Fiberoptics Industry Report

Crystal Fibre to acquire Blaze Photonics; MSA targets cooled transmitter optical subassemblies; Thales and Alcatel set up telecom research lab; MORE...

Sep 1st, 2004

Crystal Fibre to acquire Blaze Photonics

Crystal Fibre (Copenhagen, Denmark), a subsidiary of NKT, plans to acquire the assets of Blaze Photonics (Bath, England) for US$3.3 million. Crystal Fibre and BlazePhotonics have been the leading players in the development and manufacture of microstructured optical fibers. Crystal Fibre was established in 2000 as a joint venture between COM Centret and research staff at the Technical University of Denmark. In 2001, Crystal Fibre moved from the Technical University of Denmark to its current facility in Birkerod, north of Copenhagen, where NKT has concentrated its optical communication activities.

Blaze Photonics was established in 2001 to commercialize crystal fiber technology developed by Philip Russell and his research team at the University of Bath in the early 1990s. In addition to his academic role at the university, Russell served as CTO of Blaze Photonics. The company has focused on developing hollow-core crystal fibers and has demonstrated transmission loss as low at 1.72 dB/km.

MSA targets cooled transmitter optical subassemblies

Bookham Technology (Oxfordshire, England), JDS Uniphase (San Jose, CA), Northlight Optronics (Jarfalla, Sweden), T-Networks (Allentown, PA), and TriQuint Optoelectronics (Breinigsville, PA) signed a multisource agreement (MSA) for standardizing 1550-nm, 2.5-Gbit/s cooled transmitter optical subassemblies (TOSAs). A standard cooled, wavelength-specific TOSA would be a key component in building transmission systems capable of serving multiple market segments, which would reduce system developers' costs while expanding performance and offering new functionality.

The new standard for a miniature, high-performance cooled TOSA enables several advanced capabilities.
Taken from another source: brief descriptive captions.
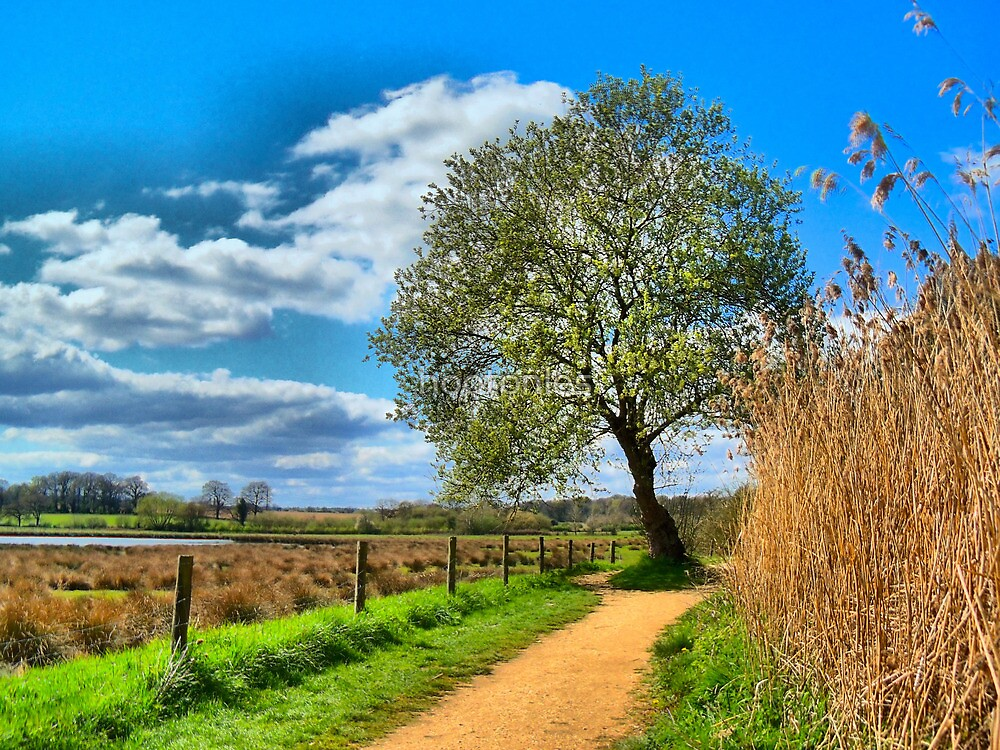 A Picture Book Countryside Scene   by hootonles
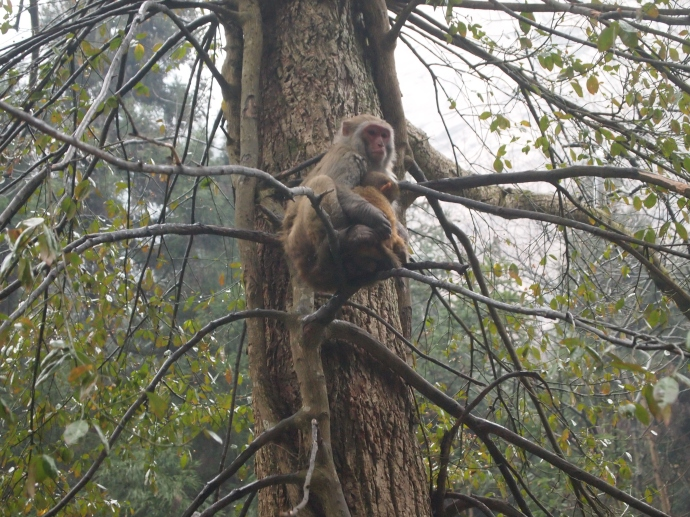 monkeys at Zhangjiajie
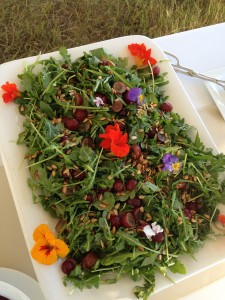 Arugula, Grape & Sunflower Seed Salad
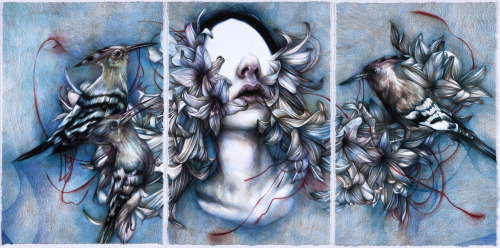 """Self Esteem"" 2013, colored pencils on paper, cm 45x92 ""ANIMANERA"", Jonathan LeVine Gallery, NY, May 18"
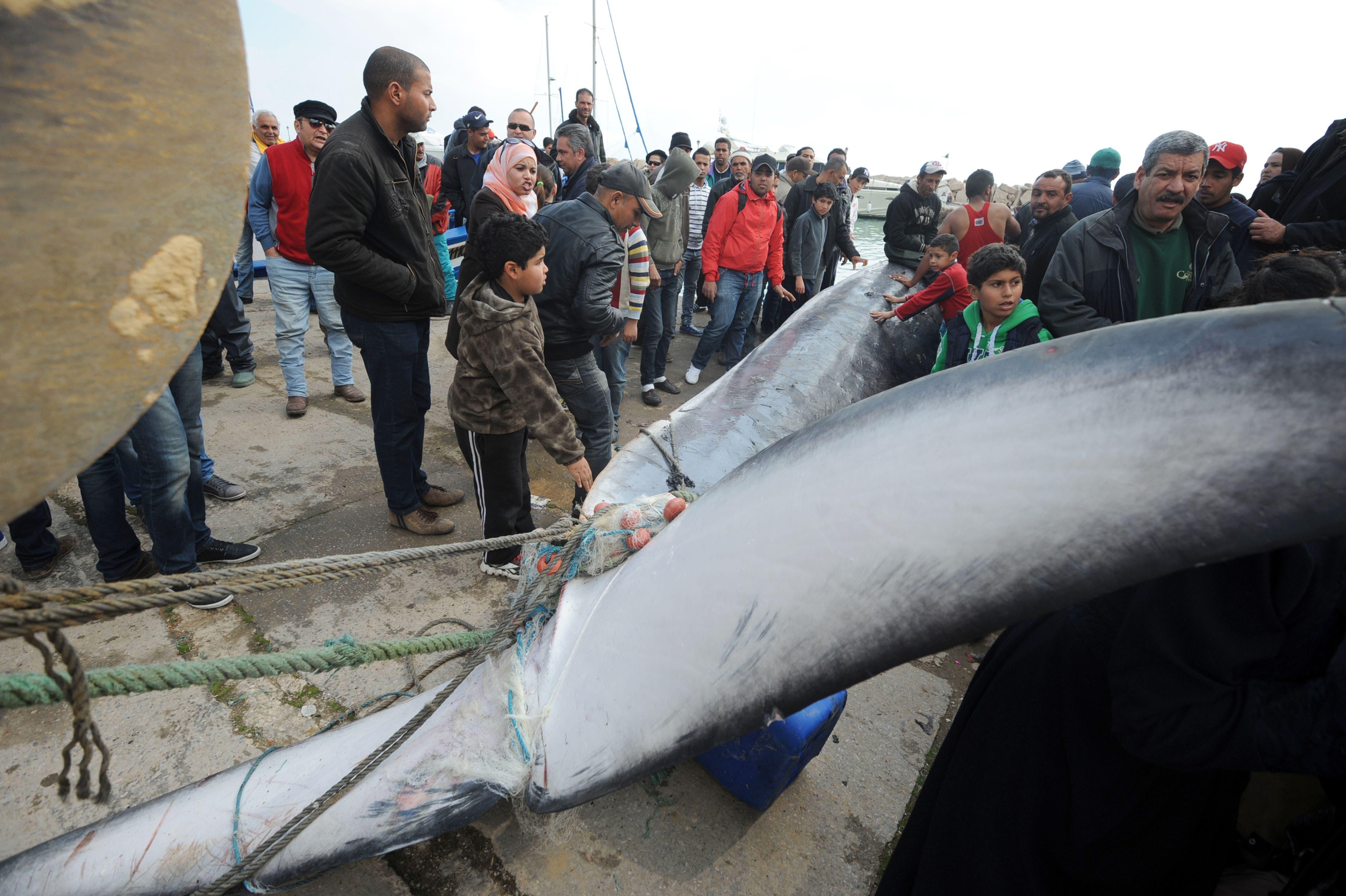 حوت تونس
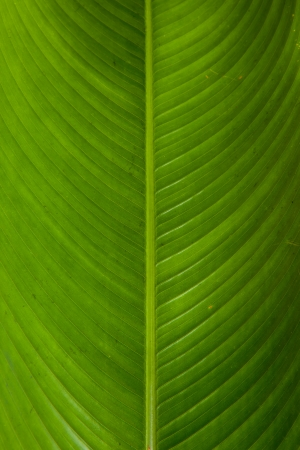 backlite: Green texture Stock Photo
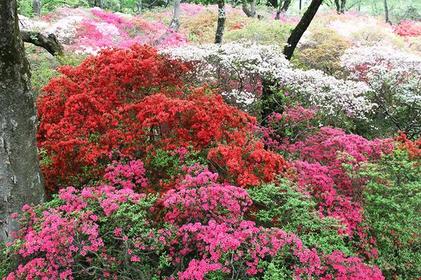 시미즈 공원 image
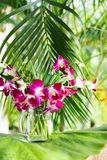 Purple orchid for decorative design. Floral background. stock photo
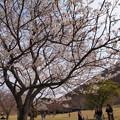 Photos: 春色をチェックする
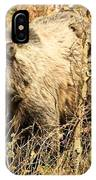 Grizzly In The Brush IPhone Case
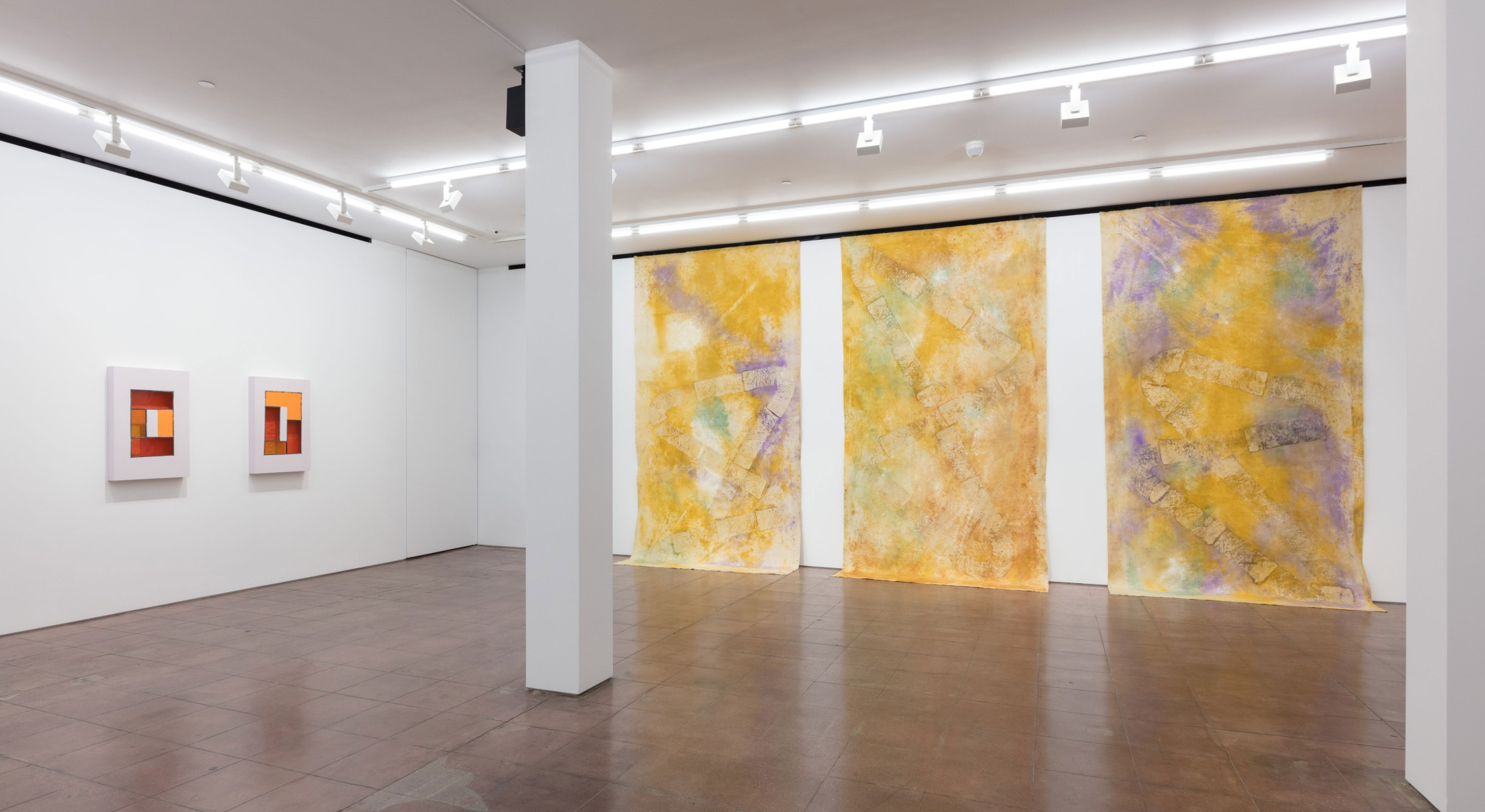 Installation view of Jessica Warboys, Snake Shape Lake, at Hales New York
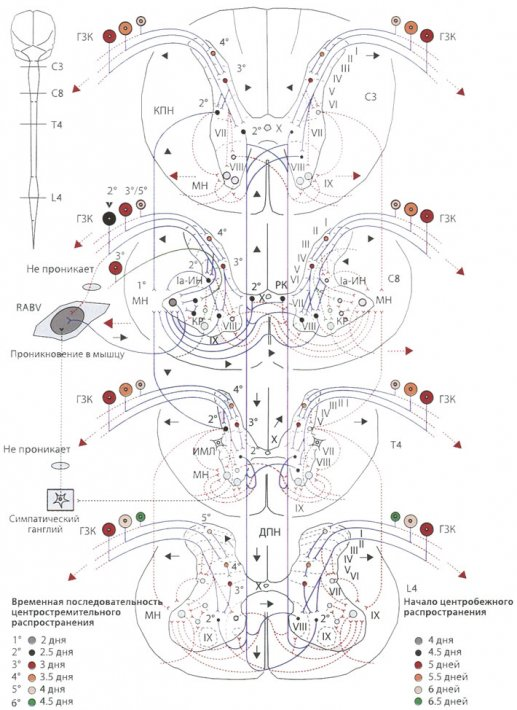 Пути распространения RABV к и по спинному мозгу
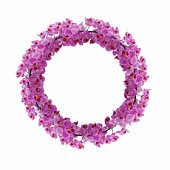 Pink orchid circle XXL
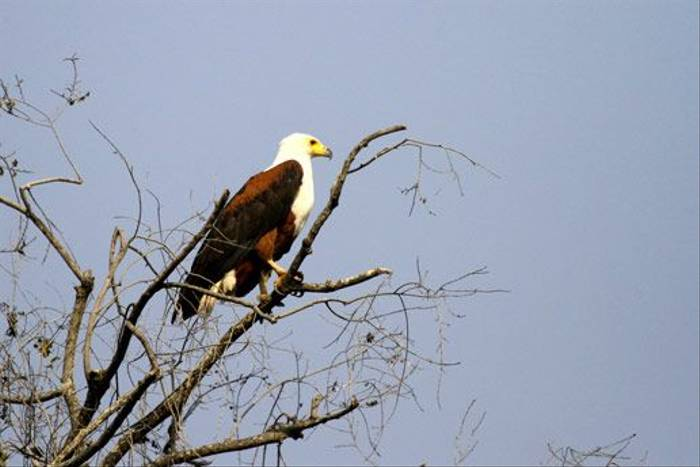 African Fish Eagle (Bret Charman)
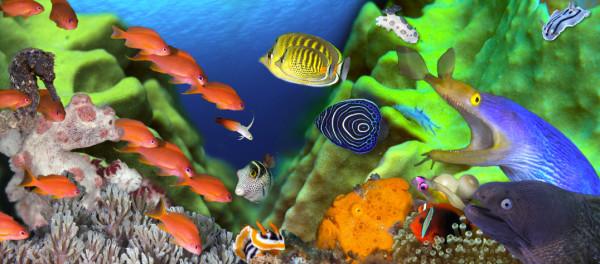 Under the Sea, Anilao, Philippines    by Kathy Krucker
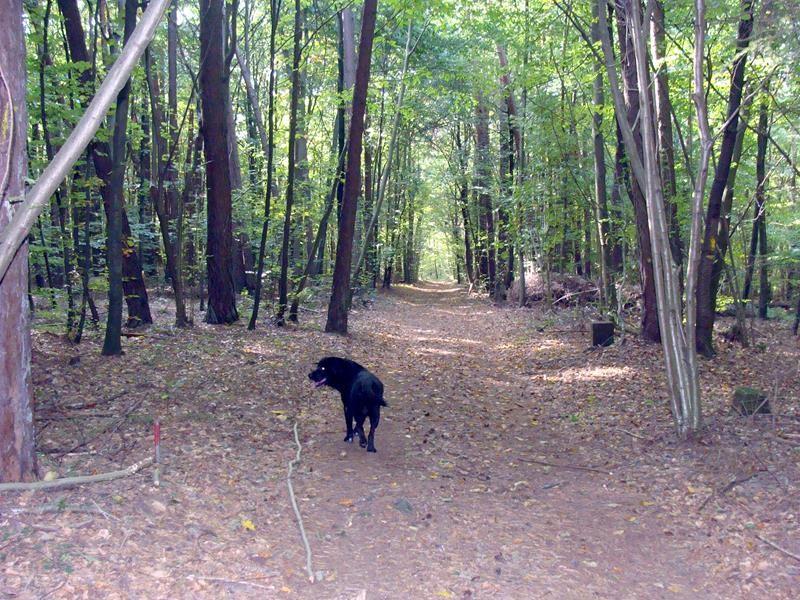 Durch einen kleinen Wald geht es zurück zum Camp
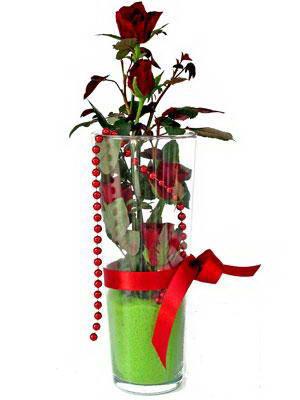 Sivas çiçekçiler  Cam yada mika içerisinde 9 adet kirmizi gül - sevdiklerinize özel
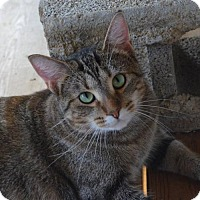 Adopt A Pet :: Cat Benatar - Brownsboro, AL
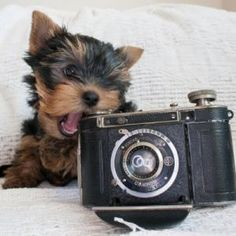 Yorkshire Terrier #yorkshire #terrier #puppy #puppies #cute #dog #dogs #nature #animal #animals #photo #photography #fliiby #images #yyazilim #people #nature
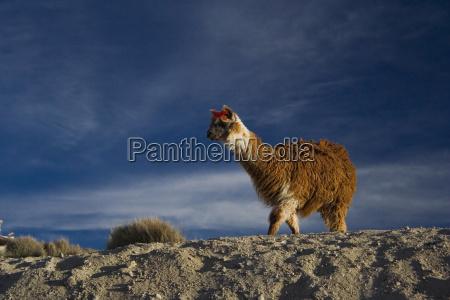 nationalpark chile llama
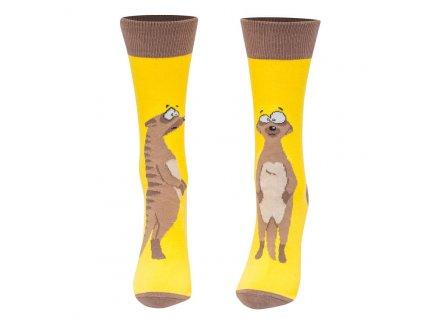 Veselé ponožky surikata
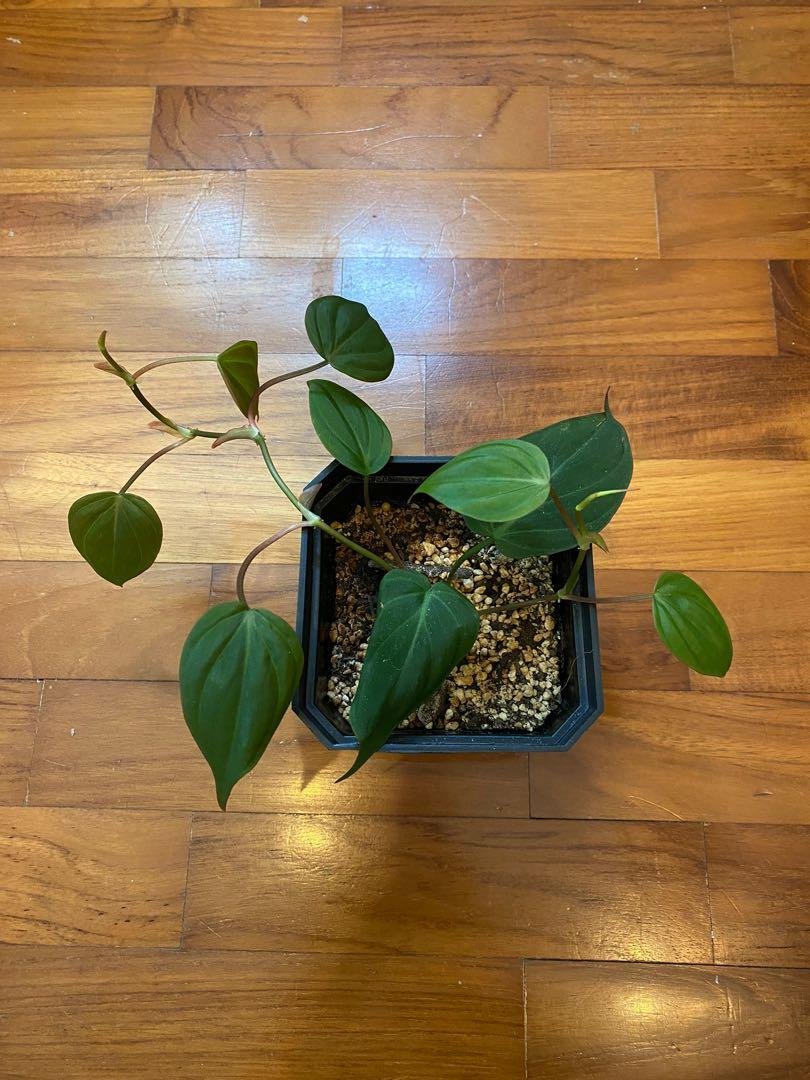 Baby Philodendron Micans 1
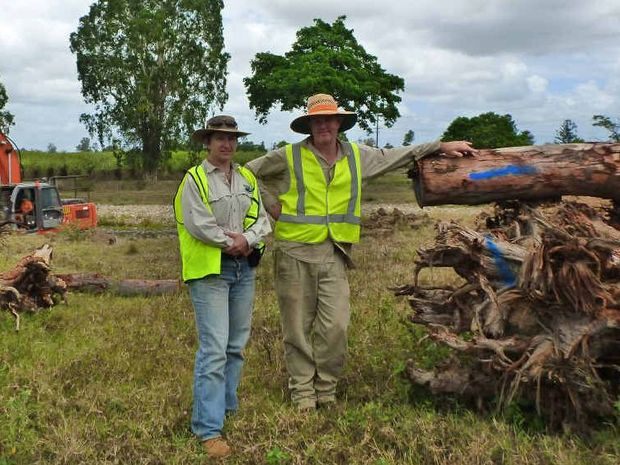 ENGINEERING CHANGE: Dr Andrew Brooks (right) from Griffith University and Dr Kate Steel from the Pioneer Catchment and Landcare Group prepare to construct three log jams in Owens Creek, near Gargett.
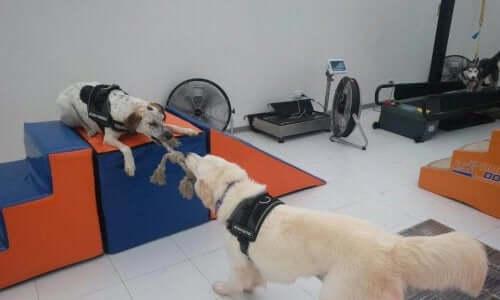 Body Dog: İlk Köpek Spor Salonu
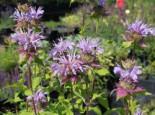 Indianernessel 'Elsie's Lavender', Monarda fistulosa 'Elsie's Lavender', Topfware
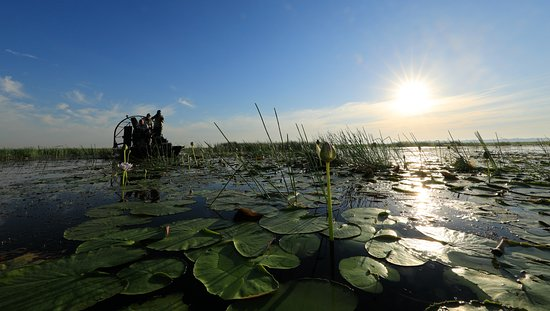 Mary River National Park, Australia: EARLY MORNING LILLIES
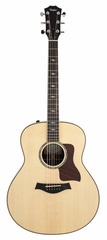 Taylor 818E Grand Orchestra Acoustic Electric Bundle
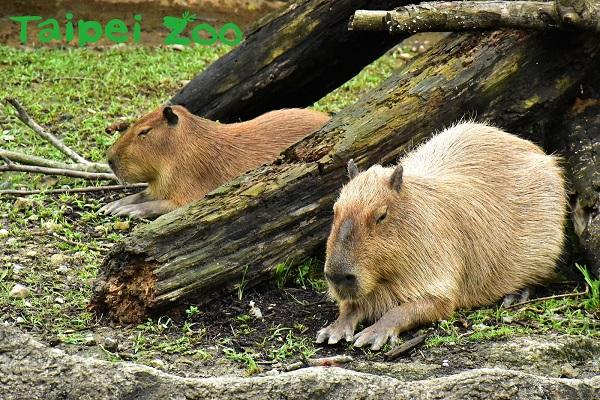 台北市立動物園.jpg
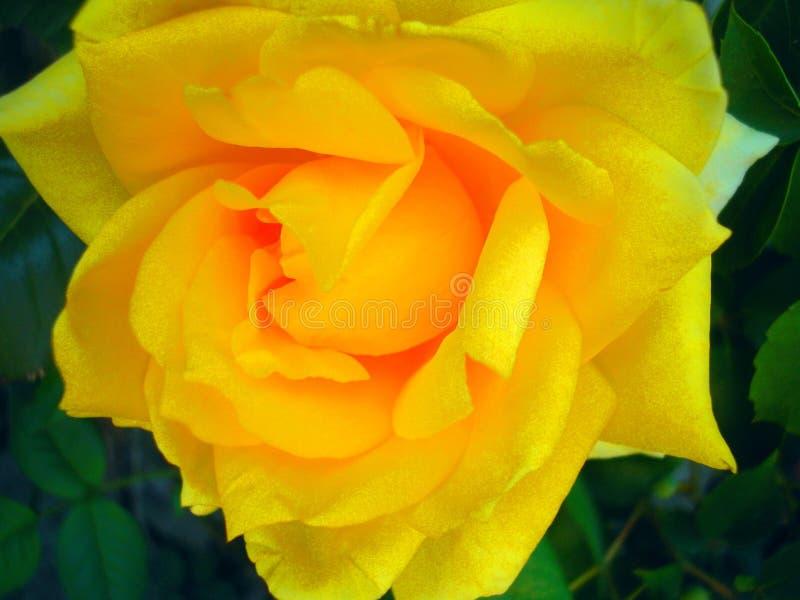 Den gula rosen av happines arkivbild
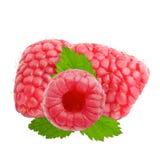 Três frutos da framboesa com as folhas isoladas no branco Fotos de Stock Royalty Free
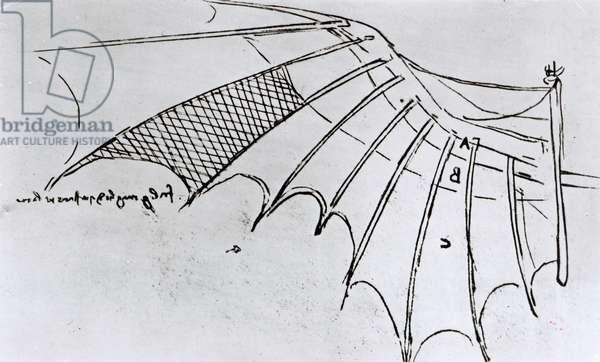 M S B 2173 fol. 74r Studies of wing articulation, 1487-90 (pen & ink on paper)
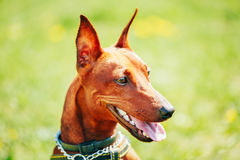 Close Up Brown Dog Miniature Pinscher Head Royalty Free Stock Image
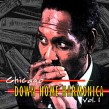 Chicago Down Home Harmonica Vol 1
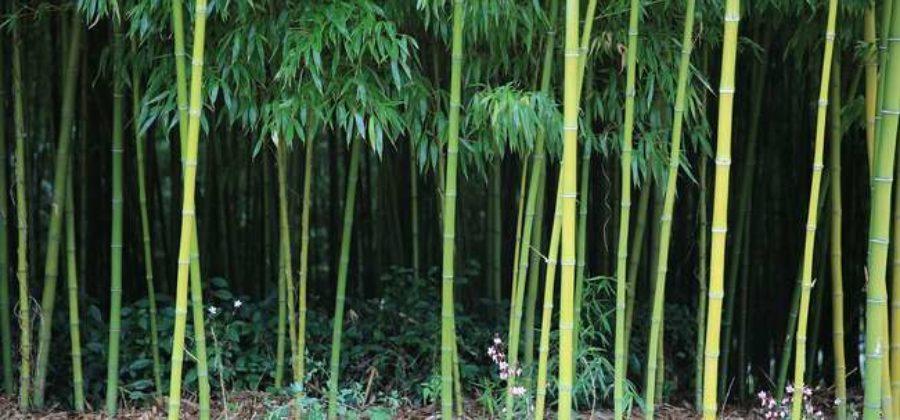 Как вырастить бамбук на даче: посадка и уход за растением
Systems developers can integrate dense wavelength-division multiplexing (DWDM) in 2.5-Gbit/s small-form-factor pluggable (SFP) transceivers. This will permit network equipment and transceiver/transponder manufacturers to build a single platform serving both datacom and telecom applications, including 2.5-Gbit/s DWDM SFP and line cards. The new MSA also enables optical transmission up to 640 km, rather than the traditional 80 km and employs pluggable optics for easier, less costly manufacturing.

A butterfly package design has been the historical choice for DWDM applications. The cooled TOSA MSA specification is one-fifth the size and with one-quarter to one-third lower power consumption of legacy butterfly packages. This provides customers with similar optical performance as current butterfly-based directly-modulated and electro-absorption modulated lasers, but with greater options and reduced cost.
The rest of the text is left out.